Candidate libre au bac, elle a fait tous les métiers : femme de ménage à Longwy, hôtesse dans un salon de massage à Lyon, pigiste pour des journaux rock et porno, vendeuse au rayon librairie du Virgin Megastore à Paris. Sa chance tourne avec la publication de ses deux romans : Baise-moi (1993, Florent Massot) vendu à plus de 40 000 exemplaires puis adapté au cinéma, et Les Chiennes savantes (1995). Elle est traduite en plus de dix langues. (www.grasset.fr)


Quand et comment avez-vous connu Gaspar Noé ?


Coralie connaîssait Gaspar Noe, pour avoir tourné avec lui un court métrage X (campagne pour le présa). Quand on a terminé la première version du scénario, elle a donc pensé à lui demander s'il voulait y jeter un oeil et nous donner un peu la bonne parole. Il nous a donc rejoint dans un restaurant chinois du 20ème, un soir. C'est la première personne qui nous ai dit "Quelle bonne idée !", et un peu la seule, quand même, pendant longtemps. Tout lui semblait possible et intéressant : qu'on le réalise à deux, en dv, qu'on le fasse avec des gens du X, et avec de vraies scènes, etc. Pendant toute la préparation, et ensuite pendant le montage, on l'a vu régulièrement, et sur bien des plans ses conseils ont été vraiment précieux, car si Gaspar nous avait dit quelque chose (comme "c'est tout à fait possible de shooter sans lumière, allez y, oui bien sûr") plus personne ne pouvait nous raconter le contraire.


Que pensez-vous de son cinéma et de sa personnalité ? Que retenez-vous de ses films ?

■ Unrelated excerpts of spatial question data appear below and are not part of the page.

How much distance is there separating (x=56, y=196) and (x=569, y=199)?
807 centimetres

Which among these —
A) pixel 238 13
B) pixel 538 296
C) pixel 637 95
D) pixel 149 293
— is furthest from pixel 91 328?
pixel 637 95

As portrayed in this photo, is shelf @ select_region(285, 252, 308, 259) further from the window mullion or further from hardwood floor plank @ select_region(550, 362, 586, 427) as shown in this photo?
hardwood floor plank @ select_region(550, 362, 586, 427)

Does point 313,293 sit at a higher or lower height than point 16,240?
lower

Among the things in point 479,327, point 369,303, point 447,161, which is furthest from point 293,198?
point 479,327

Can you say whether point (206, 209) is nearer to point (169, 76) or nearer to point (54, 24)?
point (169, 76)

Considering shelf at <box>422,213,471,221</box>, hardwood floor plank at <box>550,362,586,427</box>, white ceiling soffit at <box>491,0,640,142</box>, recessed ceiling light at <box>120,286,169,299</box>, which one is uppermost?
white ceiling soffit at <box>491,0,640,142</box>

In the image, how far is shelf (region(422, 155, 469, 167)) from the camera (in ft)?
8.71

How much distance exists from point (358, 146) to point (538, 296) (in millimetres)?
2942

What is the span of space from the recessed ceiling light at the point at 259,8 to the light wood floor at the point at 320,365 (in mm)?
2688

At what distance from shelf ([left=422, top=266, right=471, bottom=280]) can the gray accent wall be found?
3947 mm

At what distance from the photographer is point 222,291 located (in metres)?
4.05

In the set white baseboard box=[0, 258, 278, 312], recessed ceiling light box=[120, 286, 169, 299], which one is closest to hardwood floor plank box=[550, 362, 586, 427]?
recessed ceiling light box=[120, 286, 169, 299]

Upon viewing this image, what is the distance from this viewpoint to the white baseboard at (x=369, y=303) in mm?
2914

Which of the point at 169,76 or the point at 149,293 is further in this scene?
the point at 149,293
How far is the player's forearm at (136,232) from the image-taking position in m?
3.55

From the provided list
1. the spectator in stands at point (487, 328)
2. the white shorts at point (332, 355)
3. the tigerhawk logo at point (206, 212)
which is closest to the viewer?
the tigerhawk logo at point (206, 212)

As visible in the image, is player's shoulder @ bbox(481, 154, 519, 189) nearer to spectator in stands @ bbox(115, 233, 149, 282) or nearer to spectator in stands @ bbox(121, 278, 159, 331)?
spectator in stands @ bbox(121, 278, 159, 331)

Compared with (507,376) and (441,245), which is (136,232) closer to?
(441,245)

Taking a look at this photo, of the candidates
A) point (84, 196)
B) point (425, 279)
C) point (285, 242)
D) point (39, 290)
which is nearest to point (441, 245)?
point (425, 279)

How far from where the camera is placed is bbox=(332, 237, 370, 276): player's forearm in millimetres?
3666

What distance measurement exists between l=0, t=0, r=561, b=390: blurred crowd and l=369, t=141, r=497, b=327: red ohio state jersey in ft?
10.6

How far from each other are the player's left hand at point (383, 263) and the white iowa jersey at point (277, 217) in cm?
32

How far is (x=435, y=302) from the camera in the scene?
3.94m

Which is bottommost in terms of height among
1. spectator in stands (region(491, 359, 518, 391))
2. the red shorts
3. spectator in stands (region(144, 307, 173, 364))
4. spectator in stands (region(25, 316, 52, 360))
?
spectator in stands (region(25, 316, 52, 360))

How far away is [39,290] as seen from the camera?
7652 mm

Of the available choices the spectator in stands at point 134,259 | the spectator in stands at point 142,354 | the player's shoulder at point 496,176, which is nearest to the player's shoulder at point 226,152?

Son cinéma ? Je suis absolument fascinée par la précision de ses films : dans chaque plan, on voit bien que chaque chose est maniaquement en place. Gaspar Noé semble savoir très exactement ce qu'il a à faire. Je trouve cette sensation d'inévitable, d'imparable, quand on regarde ses films extrêmement rare et étonnante. c'est pourquoi il s'en foutait de savoir que personne ne faisait de film comme Carne, quand il l'a fait. Ni en france, ni ailleurs. Il fait les films qu'il a à faire avec une lucidité, une perspicacité et une obstination calme qui selon moi le qualifient parmi les très rares et très grands. Savoir ce qu'on à faire avec cette évidence relève de l'exception. Je retiens de son cinéma bien sûr les thèmes qu'il aborde, qui sont toujours à la fois en directe résonnance avec "l'époque" au sens large, et à la fois c'est des films pour un public particulier, affranchi, averti.


Gaspar apparaît dans les remerciements de "Baise-moi", le film quevous avez réalisé avec Coralie. Pour quelle(s) raison(s) ? Comment est venu le choix de l'extrait de Seul contre tous dans votre film ?


Comme je le disais précédemment, Gaspar Noé a été souvent "là" pendant la préparation du film, pendant le tournage et pendant le montage. Je pense que le cinéma le fascine, dans l'ensemble, il déborde tellement d'idées et d'évidences sur comment faire un film, il est très généreux avec les autres. Et je crois aussi que "baise moi", à cause de plusieurs aspects du film, ça le faisait spécialement bien rire. Et je crois enfin qu'il sentait qu'on pouvait faire usage de ses conseils, de son soutien, voir de sa simple bonne présence. Pour l'extrait du film, on voulait que Nadine regarde la télé pendant la levrette avec le client, et pour les besoins "légaux", on avait besoin de l'autorisation de la production du film qu'on passerait. D'un point de vue pratique, c'était donc évident de demander à Gaspar s'il était OK. et d'un point de vue "filmique" il faut dire qu'on atteignait limite l'extase de pouvoir cligner de l'oeil comme ça.

Et puis, au final, Gaspar a été le seul à nous appeler pour nous féliciter quand on a eu nos problèmes d'interdiction. "vous êtes retirées de l'affiche ! vous mettez la barre super haut". Et c'était un soutien assez crucial, quand même.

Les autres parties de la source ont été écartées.